» **Material for this exercise**:
# # # # #

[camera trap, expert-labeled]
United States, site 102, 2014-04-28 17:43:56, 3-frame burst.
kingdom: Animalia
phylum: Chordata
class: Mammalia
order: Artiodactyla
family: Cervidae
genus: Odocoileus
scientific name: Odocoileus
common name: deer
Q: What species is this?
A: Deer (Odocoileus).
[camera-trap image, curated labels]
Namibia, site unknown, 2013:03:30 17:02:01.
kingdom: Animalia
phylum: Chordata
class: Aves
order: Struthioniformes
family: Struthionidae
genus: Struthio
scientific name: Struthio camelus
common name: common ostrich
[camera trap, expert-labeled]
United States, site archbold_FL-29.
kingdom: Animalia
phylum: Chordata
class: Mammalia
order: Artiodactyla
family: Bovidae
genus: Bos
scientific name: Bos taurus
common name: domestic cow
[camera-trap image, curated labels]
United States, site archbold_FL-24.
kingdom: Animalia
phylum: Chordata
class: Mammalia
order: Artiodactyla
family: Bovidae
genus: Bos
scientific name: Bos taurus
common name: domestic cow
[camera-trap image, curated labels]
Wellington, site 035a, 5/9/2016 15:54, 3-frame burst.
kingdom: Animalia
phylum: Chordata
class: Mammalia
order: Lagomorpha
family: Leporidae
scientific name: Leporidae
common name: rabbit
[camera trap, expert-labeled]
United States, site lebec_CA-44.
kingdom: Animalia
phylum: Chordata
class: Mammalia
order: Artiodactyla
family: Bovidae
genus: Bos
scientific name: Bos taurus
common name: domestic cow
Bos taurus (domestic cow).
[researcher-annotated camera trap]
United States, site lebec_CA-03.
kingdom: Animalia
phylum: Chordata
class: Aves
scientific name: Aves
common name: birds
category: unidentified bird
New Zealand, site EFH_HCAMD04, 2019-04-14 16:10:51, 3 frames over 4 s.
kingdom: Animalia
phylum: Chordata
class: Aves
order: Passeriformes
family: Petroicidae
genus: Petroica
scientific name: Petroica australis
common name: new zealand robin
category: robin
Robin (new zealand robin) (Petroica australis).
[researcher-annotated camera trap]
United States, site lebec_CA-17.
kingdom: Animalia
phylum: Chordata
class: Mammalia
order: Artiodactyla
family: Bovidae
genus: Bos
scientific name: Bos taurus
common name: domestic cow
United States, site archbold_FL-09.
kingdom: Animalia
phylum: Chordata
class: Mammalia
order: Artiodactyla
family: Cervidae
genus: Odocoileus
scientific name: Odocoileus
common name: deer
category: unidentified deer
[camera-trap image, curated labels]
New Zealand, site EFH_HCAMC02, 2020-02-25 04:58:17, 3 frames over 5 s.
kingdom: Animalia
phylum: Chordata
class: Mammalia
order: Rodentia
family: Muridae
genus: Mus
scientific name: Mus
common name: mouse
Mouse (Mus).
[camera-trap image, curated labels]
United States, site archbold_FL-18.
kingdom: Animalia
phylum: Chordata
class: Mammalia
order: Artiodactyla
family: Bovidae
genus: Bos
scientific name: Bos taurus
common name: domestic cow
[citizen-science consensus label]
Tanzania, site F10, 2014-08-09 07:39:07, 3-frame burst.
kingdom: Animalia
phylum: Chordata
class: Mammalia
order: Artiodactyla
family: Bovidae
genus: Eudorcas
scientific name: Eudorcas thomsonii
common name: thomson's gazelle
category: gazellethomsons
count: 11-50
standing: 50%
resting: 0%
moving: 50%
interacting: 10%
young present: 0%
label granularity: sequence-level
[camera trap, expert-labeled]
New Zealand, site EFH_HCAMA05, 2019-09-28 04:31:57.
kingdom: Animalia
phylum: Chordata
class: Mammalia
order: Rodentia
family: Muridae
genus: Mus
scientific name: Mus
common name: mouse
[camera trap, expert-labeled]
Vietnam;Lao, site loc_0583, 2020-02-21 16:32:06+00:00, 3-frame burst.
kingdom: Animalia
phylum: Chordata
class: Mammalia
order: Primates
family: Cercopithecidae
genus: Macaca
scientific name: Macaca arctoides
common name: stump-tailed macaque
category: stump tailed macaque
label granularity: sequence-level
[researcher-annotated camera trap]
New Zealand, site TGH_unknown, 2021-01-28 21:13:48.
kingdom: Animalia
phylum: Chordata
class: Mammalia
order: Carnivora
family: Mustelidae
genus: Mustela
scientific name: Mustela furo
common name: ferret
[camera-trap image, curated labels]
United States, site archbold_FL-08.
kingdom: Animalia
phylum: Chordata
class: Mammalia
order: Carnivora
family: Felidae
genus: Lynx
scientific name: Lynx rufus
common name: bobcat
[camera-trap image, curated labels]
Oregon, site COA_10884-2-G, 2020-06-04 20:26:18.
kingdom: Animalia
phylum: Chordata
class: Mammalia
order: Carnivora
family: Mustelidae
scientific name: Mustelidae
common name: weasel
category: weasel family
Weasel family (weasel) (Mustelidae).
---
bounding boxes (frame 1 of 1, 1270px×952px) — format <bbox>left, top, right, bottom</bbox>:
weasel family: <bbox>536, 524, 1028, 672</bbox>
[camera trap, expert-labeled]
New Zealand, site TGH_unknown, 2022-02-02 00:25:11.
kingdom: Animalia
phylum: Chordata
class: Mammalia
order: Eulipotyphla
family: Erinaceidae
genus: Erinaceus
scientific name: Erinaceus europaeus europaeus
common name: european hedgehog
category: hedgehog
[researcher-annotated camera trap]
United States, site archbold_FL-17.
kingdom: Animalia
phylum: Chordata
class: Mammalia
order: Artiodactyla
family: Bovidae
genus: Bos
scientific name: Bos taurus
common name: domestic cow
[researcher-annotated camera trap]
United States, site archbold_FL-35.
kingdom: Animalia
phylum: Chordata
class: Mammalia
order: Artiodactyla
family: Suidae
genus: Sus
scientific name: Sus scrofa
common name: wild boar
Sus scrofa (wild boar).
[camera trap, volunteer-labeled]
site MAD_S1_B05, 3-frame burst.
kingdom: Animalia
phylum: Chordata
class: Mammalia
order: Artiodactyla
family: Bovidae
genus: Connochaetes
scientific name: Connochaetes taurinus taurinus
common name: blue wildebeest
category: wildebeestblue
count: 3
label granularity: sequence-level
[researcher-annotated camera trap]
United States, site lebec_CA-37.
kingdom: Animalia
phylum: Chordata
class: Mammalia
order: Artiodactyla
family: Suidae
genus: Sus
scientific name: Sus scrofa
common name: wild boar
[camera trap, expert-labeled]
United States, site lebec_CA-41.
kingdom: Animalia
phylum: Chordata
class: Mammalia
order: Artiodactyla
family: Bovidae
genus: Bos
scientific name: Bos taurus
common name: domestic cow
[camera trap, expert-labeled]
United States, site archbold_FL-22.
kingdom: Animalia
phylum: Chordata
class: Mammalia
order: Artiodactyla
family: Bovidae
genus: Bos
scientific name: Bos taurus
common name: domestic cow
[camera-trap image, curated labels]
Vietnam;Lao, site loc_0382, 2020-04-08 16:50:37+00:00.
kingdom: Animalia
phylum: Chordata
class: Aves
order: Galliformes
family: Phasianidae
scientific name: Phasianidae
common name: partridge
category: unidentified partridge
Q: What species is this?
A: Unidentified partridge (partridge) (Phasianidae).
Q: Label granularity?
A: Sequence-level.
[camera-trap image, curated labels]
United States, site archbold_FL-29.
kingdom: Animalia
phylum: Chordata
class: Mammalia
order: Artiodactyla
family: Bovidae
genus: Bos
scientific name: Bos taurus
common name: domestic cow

# # # # #

» **Exercise**:
Looking at the records above, return exactly the lines from the line with "order: Eulipotyphla" to the line with "common name: blue wildebeest", both ends included.

» **Answer for the task**:
order: Eulipotyphla
family: Erinaceidae
genus: Erinaceus
scientific name: Erinaceus europaeus europaeus
common name: european hedgehog
category: hedgehog
[researcher-annotated camera trap]
United States, site archbold_FL-17.
kingdom: Animalia
phylum: Chordata
class: Mammalia
order: Artiodactyla
family: Bovidae
genus: Bos
scientific name: Bos taurus
common name: domestic cow
[researcher-annotated camera trap]
United States, site archbold_FL-35.
kingdom: Animalia
phylum: Chordata
class: Mammalia
order: Artiodactyla
family: Suidae
genus: Sus
scientific name: Sus scrofa
common name: wild boar
Sus scrofa (wild boar).
[camera trap, volunteer-labeled]
site MAD_S1_B05, 3-frame burst.
kingdom: Animalia
phylum: Chordata
class: Mammalia
order: Artiodactyla
family: Bovidae
genus: Connochaetes
scientific name: Connochaetes taurinus taurinus
common name: blue wildebeest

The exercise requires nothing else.